Detecting slot invalidation
Error messages in Laredo logs
When Laredo encounters an invalidated slot during streaming, the PostgreSQL source logs an error like:
pg source: replication slot "laredo_01" has been invalidated; it must be dropped and recreated
or:
pg source: cannot read from logical replication slot "laredo_01", it has been invalidated
Checking slot status in PostgreSQL
Query the pg_replication_slots view directly:
SELECT slot_name, active, wal_status, safe_wal_size
FROM pg_replication_slots
WHERE slot_name = 'laredo_01';
| Column | Meaning |
|---|---|
wal_status = 'lost' | Slot is invalidated — WAL has been removed |
wal_status = 'extended' | Slot is retaining WAL beyond max_wal_size but not yet invalidated |
wal_status = 'reserved' | Normal operation |
safe_wal_size | Bytes remaining before invalidation; NULL means unlimited |
Monitoring
The laredo_source_lag_bytes Prometheus metric tracks how far behind the slot is. Alert when this approaches max_slot_wal_keep_size:
# Prometheus alert rule
- alert: LaredoSlotNearInvalidation
expr: laredo_source_lag_bytes > 0.8 * <max_slot_wal_keep_size_bytes>
for: 5m
annotations:
summary: "Laredo slot lag is approaching invalidation threshold"
Recovery
Step 1: Reset the source via CLI
Use the reset-source command to drop the invalidated slot and recreate it:
laredo reset-source pg_main
This drops the replication slot and clears all position tracking. Laredo will create a new slot and perform a full baseline on the next startup cycle.

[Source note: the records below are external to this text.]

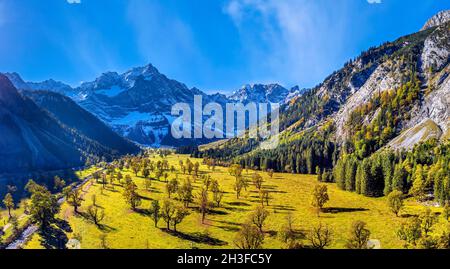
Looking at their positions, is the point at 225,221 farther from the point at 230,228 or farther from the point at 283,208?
the point at 283,208

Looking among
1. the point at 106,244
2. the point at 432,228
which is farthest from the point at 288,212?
→ the point at 106,244

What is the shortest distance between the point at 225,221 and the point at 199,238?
19114 millimetres

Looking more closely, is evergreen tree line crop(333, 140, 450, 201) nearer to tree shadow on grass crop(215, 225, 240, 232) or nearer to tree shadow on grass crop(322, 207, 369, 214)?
tree shadow on grass crop(322, 207, 369, 214)

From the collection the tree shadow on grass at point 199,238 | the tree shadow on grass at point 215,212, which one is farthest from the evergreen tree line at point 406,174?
the tree shadow on grass at point 199,238

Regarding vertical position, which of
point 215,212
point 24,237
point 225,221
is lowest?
point 24,237

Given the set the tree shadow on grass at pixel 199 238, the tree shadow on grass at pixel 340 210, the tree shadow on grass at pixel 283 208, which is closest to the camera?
the tree shadow on grass at pixel 199 238

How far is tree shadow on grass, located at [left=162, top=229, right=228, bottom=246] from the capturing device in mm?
98000

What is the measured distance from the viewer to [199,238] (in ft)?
337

If the publication also needs to be recreated (for example, if the table set has changed):
laredo reset-source pg_main --drop-publication
Step 2: Verify recovery
After the reset, Laredo performs a full re-baseline automatically. Monitor progress:
# Check source state
laredo source pg_main
# Check pipeline states
laredo pipelines
All pipelines on the affected source will transition through BASELINE and then STREAMING.

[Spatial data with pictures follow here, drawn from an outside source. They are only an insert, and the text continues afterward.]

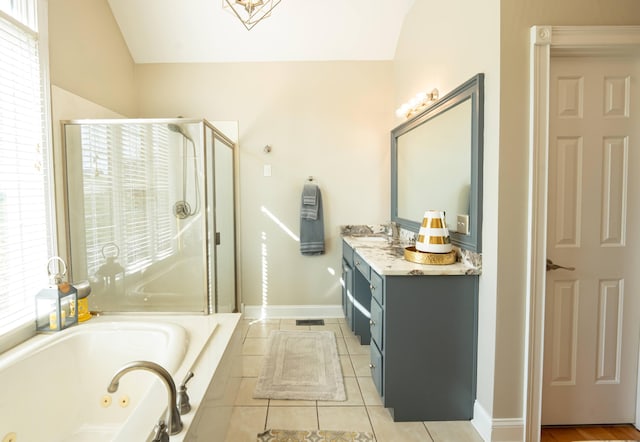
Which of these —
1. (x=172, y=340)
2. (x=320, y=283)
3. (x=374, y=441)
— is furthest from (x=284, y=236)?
(x=374, y=441)

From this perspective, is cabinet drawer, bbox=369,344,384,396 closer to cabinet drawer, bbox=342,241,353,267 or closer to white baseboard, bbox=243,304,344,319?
cabinet drawer, bbox=342,241,353,267

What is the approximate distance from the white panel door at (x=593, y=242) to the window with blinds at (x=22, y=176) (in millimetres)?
2782

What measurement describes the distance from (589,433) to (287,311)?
2392 millimetres

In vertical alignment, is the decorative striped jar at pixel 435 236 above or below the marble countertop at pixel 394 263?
above

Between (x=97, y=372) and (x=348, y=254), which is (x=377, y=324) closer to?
(x=348, y=254)

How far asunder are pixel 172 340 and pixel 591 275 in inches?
86.4

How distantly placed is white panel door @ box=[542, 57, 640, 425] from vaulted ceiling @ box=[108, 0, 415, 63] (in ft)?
5.76

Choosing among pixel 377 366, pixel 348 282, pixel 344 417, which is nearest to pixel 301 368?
pixel 344 417

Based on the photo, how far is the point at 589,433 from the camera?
1609 mm

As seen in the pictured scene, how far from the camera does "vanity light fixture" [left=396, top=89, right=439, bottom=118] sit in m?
2.15

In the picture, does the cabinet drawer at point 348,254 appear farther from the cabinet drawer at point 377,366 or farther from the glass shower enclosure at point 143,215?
the glass shower enclosure at point 143,215

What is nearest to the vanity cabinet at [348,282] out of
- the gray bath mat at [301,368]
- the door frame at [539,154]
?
the gray bath mat at [301,368]

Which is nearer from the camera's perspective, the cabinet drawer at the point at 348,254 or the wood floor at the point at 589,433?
the wood floor at the point at 589,433

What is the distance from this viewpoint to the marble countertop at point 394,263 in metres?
1.67
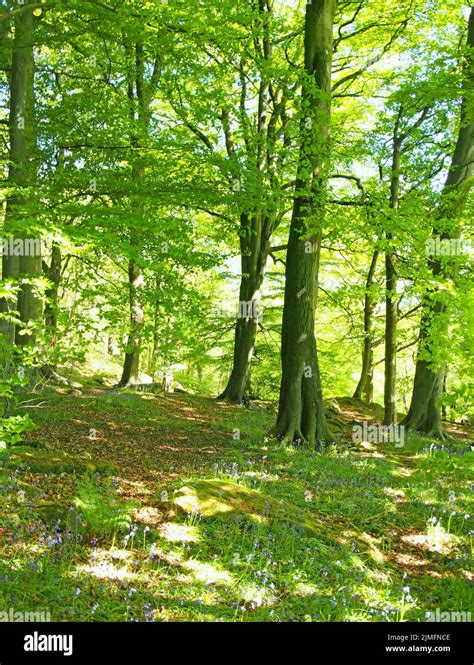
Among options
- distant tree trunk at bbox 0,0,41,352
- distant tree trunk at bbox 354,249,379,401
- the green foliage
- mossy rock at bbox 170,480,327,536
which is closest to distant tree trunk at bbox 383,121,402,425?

Step 3: Verify data consistency
After the baseline completes, verify row counts match expectations:
laredo query count public.config_document
Prevention
Configure max_slot_wal_keep_size appropriately
In postgresql.conf, set a WAL retention limit that balances disk usage against your tolerance for re-baselines:
# Keep up to 10 GB of WAL for replication slots
max_slot_wal_keep_size = '10GB'
A value of 0 (default in PostgreSQL 13+) means unlimited retention — the slot will never be invalidated, but WAL can grow without bound.
Use snapshot-on-shutdown
Configure Laredo to take a snapshot before shutting down. This reduces the amount of WAL needed on restart, since the engine can restore from the snapshot and only replay changes since the snapshot was taken:
snapshot {
on_shutdown = true
store = local
config {
directory = "/var/lib/laredo/snapshots"
}
}
Keep targets healthy
Slot lag grows when targets are slow to acknowledge changes. Monitor target health and fix downstream issues promptly:
- HTTP sync targets returning errors slow down ACK progression
- Fan-out targets with many slow clients can apply backpressure
- Dead letters indicate persistent downstream failures
Monitor and alert
Set up alerts on slot lag well before the invalidation threshold:
# Check lag via CLI
laredo source pg_main
# Shows: Lag: 1.2 KB
Use laredo_source_lag_bytes for automated monitoring. A sudden spike in lag often precedes invalidation if left unaddressed.
Automatic recovery
When Laredo detects that a slot has been invalidated during streaming, it automatically drops the invalidated slot and initiates a full re-baseline. No manual intervention is required in this case — the recovery happens transparently. The source transitions through RECONNECTING and then restarts the baseline process.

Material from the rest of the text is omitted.